═══ Page text

Missed CRM Opportunities Cost Millions

Missed CRM Opportunities Cost Millions

July 4, 2007: During a recent seminar in London, keynote speakers suggested that customer contact centres are failing to take advantage of CRM data when fielding customer calls, resulting in missed opportunities and losses stretching into the millions.

Held at the IoD City in London and hosted by Hosted Telephony Service provider NewVoiceMedia, the seminar pushed the merits of Individual Caller Treatment (ICT), a concept that the company claims is “the missing link” between contact centres and CRM.

Speaking to marketing and customer service representatives from the airline industry, finance institutions, retailers and utility sectors, speakers such as Ajaz Ahmed, the founder of Freeserve and David Beard of Sage CRM discussed ICT, pinning it as a key driver for personalised customer care.

“Whilst companies collected customer data and invested heavily on marketing campaigns to entice customers to make contact, many businesses fail to use the data they already have to use the contact centre to provide individualised customer care,” said Beard, adding that customers are at their most receptive when they call into a business. In this circumstance, he says that ICT helps to provide the same level of personalised and interactive customer service that consumers find online.

“Getting callers to hold for long periods of time or asking them to go through endless menus is not the best way to make a customer feel valued” said NewVoiceMedia CEO Jonathan Grant. “ICT which combines CRM with telephony, offers businesses an intelligent marketing tool that can cross and up sell services to clients.”

══════
═══ Study material

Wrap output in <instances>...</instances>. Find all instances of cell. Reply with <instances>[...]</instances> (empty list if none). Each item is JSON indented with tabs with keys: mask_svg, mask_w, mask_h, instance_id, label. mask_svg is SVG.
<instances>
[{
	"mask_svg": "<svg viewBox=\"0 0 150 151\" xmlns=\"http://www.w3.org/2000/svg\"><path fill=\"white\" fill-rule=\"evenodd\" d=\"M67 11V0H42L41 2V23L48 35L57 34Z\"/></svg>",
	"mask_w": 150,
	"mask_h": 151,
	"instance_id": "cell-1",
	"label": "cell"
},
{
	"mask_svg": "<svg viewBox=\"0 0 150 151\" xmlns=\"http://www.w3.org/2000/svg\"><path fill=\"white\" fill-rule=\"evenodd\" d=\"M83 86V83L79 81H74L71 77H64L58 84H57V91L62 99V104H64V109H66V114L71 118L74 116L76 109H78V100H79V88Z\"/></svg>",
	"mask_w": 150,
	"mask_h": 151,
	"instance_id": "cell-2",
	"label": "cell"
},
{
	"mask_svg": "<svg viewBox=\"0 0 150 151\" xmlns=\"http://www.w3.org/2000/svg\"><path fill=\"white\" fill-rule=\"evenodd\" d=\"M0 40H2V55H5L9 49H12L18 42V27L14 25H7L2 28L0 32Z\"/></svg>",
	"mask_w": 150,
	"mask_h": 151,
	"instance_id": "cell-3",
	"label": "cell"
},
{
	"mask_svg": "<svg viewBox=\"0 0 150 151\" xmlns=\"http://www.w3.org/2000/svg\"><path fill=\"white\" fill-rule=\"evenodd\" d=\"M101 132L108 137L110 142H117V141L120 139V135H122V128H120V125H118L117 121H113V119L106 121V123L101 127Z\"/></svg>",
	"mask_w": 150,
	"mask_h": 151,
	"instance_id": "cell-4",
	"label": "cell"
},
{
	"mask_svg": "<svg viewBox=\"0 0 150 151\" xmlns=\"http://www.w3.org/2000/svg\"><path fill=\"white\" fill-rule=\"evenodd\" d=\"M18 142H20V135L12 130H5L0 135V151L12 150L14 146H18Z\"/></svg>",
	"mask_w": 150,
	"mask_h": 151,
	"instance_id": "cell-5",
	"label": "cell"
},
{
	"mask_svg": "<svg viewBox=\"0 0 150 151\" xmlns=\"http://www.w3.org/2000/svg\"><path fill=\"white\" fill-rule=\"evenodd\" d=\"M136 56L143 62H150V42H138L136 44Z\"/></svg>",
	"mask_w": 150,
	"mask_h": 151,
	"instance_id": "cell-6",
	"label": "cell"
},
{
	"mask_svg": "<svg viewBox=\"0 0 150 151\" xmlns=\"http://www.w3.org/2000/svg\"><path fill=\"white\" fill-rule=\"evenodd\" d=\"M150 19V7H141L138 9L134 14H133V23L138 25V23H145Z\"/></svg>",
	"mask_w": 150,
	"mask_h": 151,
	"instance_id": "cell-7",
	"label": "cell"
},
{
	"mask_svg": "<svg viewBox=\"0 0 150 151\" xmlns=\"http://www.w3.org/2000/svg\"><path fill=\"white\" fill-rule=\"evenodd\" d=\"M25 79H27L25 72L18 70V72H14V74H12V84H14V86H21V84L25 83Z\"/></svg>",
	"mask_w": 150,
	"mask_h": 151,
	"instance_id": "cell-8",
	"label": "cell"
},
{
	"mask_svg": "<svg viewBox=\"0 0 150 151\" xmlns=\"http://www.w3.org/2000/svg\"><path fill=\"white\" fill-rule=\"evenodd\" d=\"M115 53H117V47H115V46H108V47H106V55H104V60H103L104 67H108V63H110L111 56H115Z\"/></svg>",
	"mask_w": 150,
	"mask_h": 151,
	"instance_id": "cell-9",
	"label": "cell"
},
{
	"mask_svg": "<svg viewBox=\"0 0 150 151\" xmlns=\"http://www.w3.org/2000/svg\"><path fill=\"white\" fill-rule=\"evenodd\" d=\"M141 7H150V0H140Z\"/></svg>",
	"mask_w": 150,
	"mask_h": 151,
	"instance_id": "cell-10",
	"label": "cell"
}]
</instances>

══════

■ Task statement: In the article on missed CRM opportunities, which company hosted the London seminar?

■ Response box: NewVoiceMedia, a Hosted Telephony Service provider.